Page excerpt:
══════════

Index: src/include/access/nbtree.h
===================================================================
RCS file: /home/hlinnaka/pgcvsrepository/pgsql/src/include/access/nbtree.h,v
retrieving revision 1.114
diff -c -r1.114 nbtree.h
*** src/include/access/nbtree.h    15 Nov 2007 21:14:42 -0000    1.114
--- src/include/access/nbtree.h    16 Nov 2007 10:59:59 -0000
***************
*** 289,294 ****
--- 289,298 ----
       * than BlockNumber for alignment reasons: SizeOfBtreeSplit is only 16-bit
       * aligned.)
       *
+      * If level > 0, IndexTuple representing the HIKEY of the left page
+      * follows. We don't need it on leaf pages, because it's the same
+      * as the leftmost key on the new right page.
+      *
       * In the _L variants, next are OffsetNumber newitemoff and the new item.
       * (In the _R variants, the new item is one of the right page's tuples.)
       *

Re: B-tree crash recovery error in 8.3 beta 2

From
Tom Lane
Date:
Heikki Linnakangas <heikki@enterprisedb.com> writes:
> There seems to be a bug in the B-tree split WAL reduction patch from
> Februrary. On split, we copy the HIKEY of the left page from the
> leftmost item on the right page, but that doesn't work because the
> leftmost key is not stored on intermediate levels.
> Patch attached that stores the high key explicitly in the WAL record on
> intermediate levels.

Applied with revisions --- mostly, being safe about alignment issues.
You wouldn't notice that on an Intel CPU, but some machines are
pickier ...

            regards, tom lane

══════════

Exercise tasks:
(A) According to the reply in the B-tree crash recovery thread, on what kind of CPU would the alignment issues go unnoticed?
(B) Echo the part of the B-tree crash recovery thread between "Re: B-tree crash" and "about alignment issues.", inclusive.
The items placed after this point have no role in any of the work here.

══════════

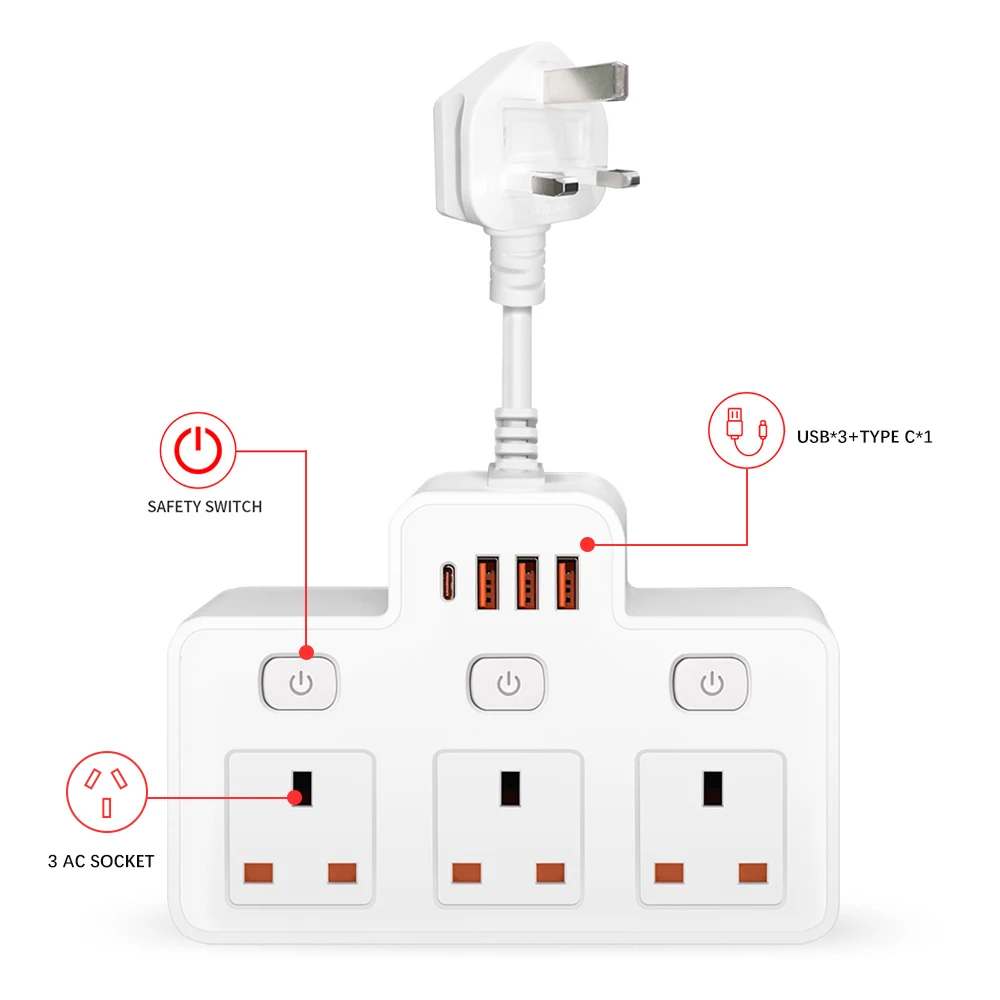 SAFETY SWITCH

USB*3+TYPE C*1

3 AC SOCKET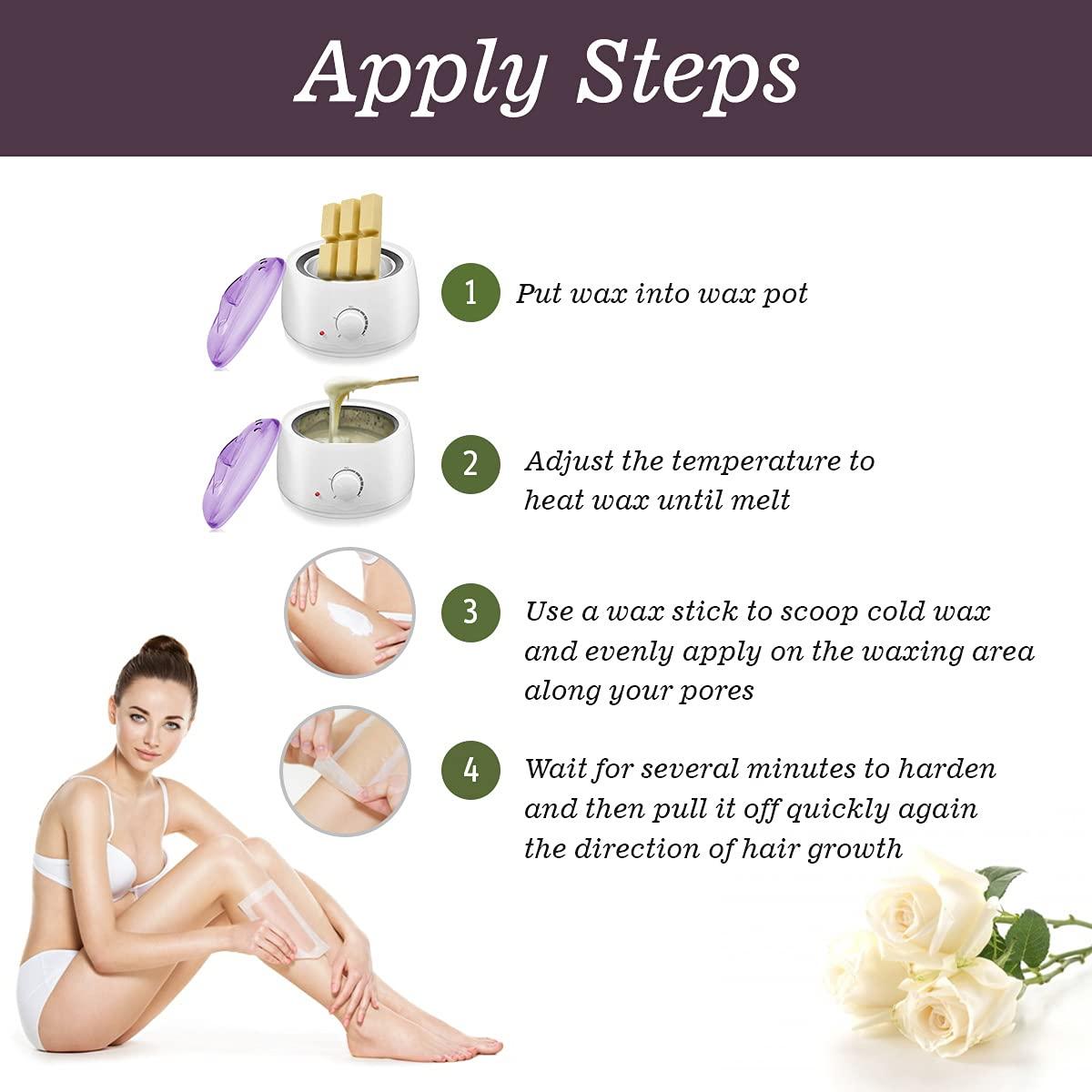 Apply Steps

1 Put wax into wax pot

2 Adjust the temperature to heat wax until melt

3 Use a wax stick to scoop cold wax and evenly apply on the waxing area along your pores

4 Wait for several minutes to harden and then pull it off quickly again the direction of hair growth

══════════

Results by task:
(A) An Intel CPU.

(B)
Re: B-tree crash recovery error in 8.3 beta 2

From
Tom Lane
Date:
Heikki Linnakangas <heikki@enterprisedb.com> writes:
> There seems to be a bug in the B-tree split WAL reduction patch from
> Februrary. On split, we copy the HIKEY of the left page from the
> leftmost item on the right page, but that doesn't work because the
> leftmost key is not stored on intermediate levels.
> Patch attached that stores the high key explicitly in the WAL record on
> intermediate levels.

Applied with revisions --- mostly, being safe about alignment issues.